I like the parochial/rural/small-town to Big City potential in this set up—how humor and race traverse between both cultures in recent U.S. history. I also like it that you’re incorporating humor into the course. I bet Dan Wickberg would like that as well.
Does Chappelle still resonate with the kids today? I mean no offense, but my first thought on seeing his name here was: “That’s so five years ago!” – TL
But Tim, we teach history! 🙂
I thought perhaps you were using him as a still-relevant bridge figure. …Otherwise, you’re right!
It ended up that the students were very familiar with Chappelle, so I guess he worked as both a bridge figure and a historical one.

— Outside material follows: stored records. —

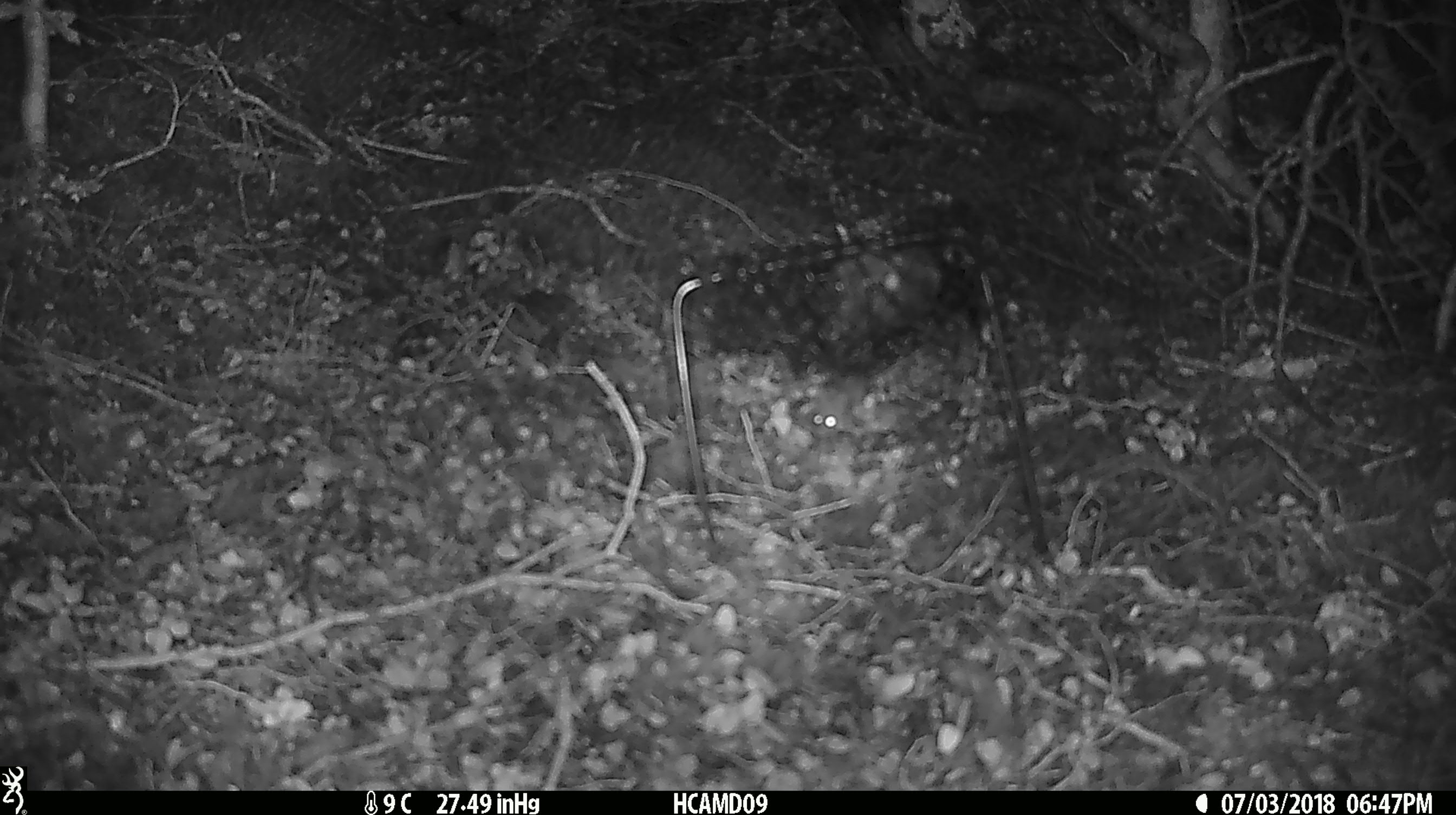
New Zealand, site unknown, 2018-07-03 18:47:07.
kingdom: Animalia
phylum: Chordata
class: Mammalia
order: Rodentia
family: Muridae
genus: Mus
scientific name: Mus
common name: mouse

I should have read _The Devil and Dave Chappelle_ by Jelani Cobb before class, too. http://www.amazon.com/The-Devil-Dave-Chappelle-Essays/dp/1560259779
Lauren,
I know this comes too late to help you plan for this year, but it might prove useful in the future. I see a connection in Pryor’s decision not to use the N word and the reason that Chappelle famously ended his show. In an interview (and I could not find the clip, but it is either with Oprah or Inside the Actor’s Studio) Chappelle explains that part of the reason he quit was over the use of the N word; and in particular he became uncomfortable with white people laughing at the use of the term.